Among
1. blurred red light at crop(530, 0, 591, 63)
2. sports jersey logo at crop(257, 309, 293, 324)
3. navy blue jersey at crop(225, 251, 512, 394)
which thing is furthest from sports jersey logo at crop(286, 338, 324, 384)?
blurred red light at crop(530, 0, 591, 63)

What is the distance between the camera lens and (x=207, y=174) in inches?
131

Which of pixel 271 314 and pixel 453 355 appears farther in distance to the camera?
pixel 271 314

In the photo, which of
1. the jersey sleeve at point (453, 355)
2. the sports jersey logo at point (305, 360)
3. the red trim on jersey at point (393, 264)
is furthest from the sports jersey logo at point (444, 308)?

■ ■ ■ ■ ■ ■ ■

WORK TO DO - Please copy every line above word for word, keeping each number, coordinate, and line break as it appears.

EXPECTED ANSWER -
Among
1. blurred red light at crop(530, 0, 591, 63)
2. sports jersey logo at crop(257, 309, 293, 324)
3. navy blue jersey at crop(225, 251, 512, 394)
which thing is furthest from sports jersey logo at crop(286, 338, 324, 384)?
blurred red light at crop(530, 0, 591, 63)

What is the distance between the camera lens and (x=207, y=174) in inches?
131

Which of pixel 271 314 and pixel 453 355 appears farther in distance to the camera?
pixel 271 314

In the photo, which of
1. the jersey sleeve at point (453, 355)
2. the sports jersey logo at point (305, 360)
3. the red trim on jersey at point (393, 264)
is furthest from the sports jersey logo at point (444, 308)?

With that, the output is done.